About the Baltimore Museum of Art

Founded in 1914, the Baltimore Museum of Art (BMA) inspires people of all ages and backgrounds through exhibitions, programs, and collections that tell an expansive story of art—challenging long-held narratives and embracing new voices. Our outstanding collection of more than 97,000 objects spans many eras and cultures and includes the world’s largest public holding of works by Henri Matisse; one of the nation’s finest collections of prints, drawings, and photographs; and a rapidly growing number of works by contemporary artists of diverse backgrounds.
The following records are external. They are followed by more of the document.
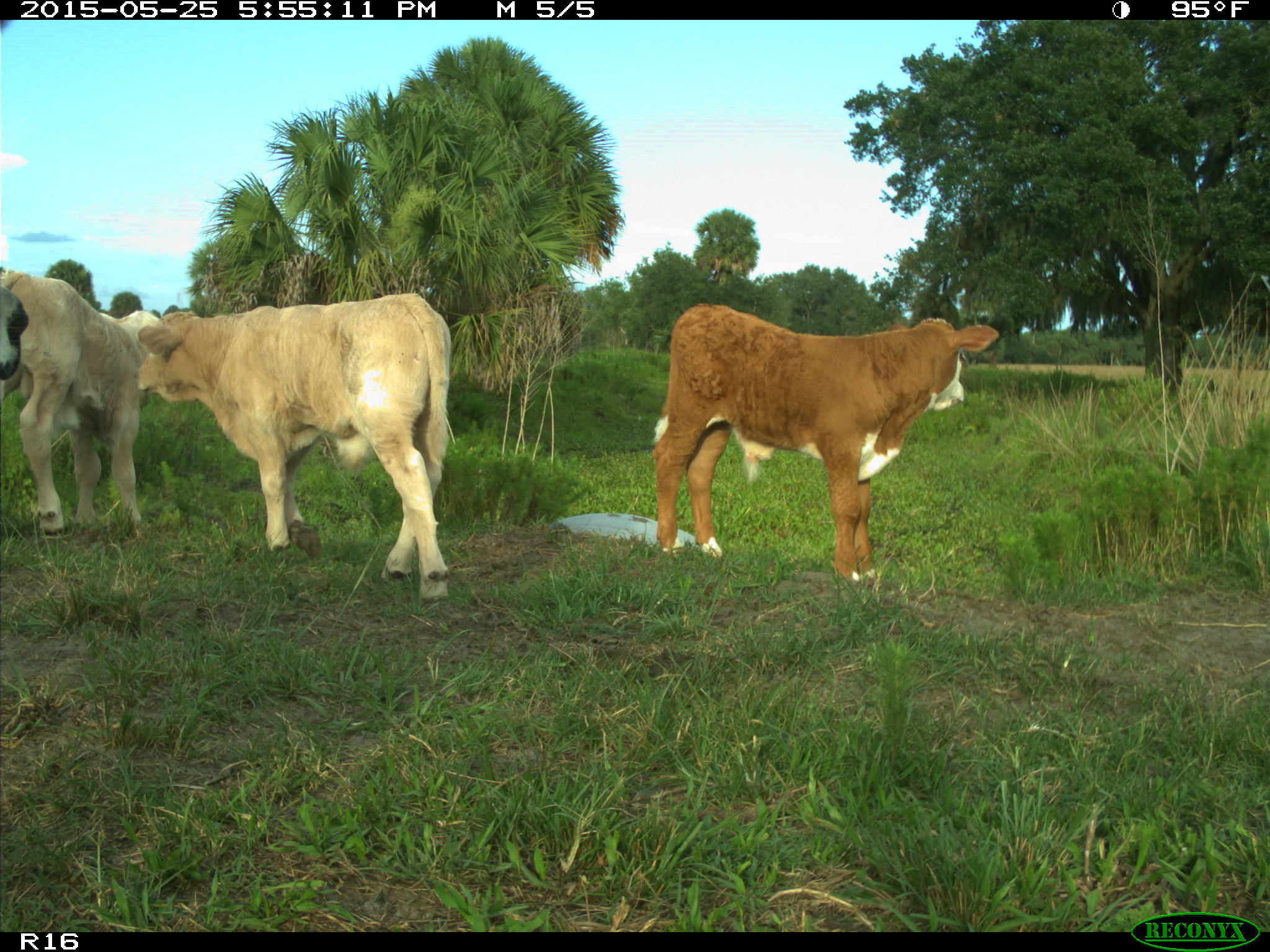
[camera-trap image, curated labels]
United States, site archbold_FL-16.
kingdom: Animalia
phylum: Chordata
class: Mammalia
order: Artiodactyla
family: Bovidae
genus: Bos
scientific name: Bos taurus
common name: domestic cow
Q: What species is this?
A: Bos taurus (domestic cow).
The museum is also distinguished by a neoclassical building designed by American architect John Russell Pope and two beautifully landscaped gardens featuring an array of modern and contemporary sculpture. The BMA is located three miles north of the Inner Harbor, adjacent to the main campus of Johns Hopkins University, and has a community branch at Lexington Market. General admission is free so that everyone can enjoy the power of art.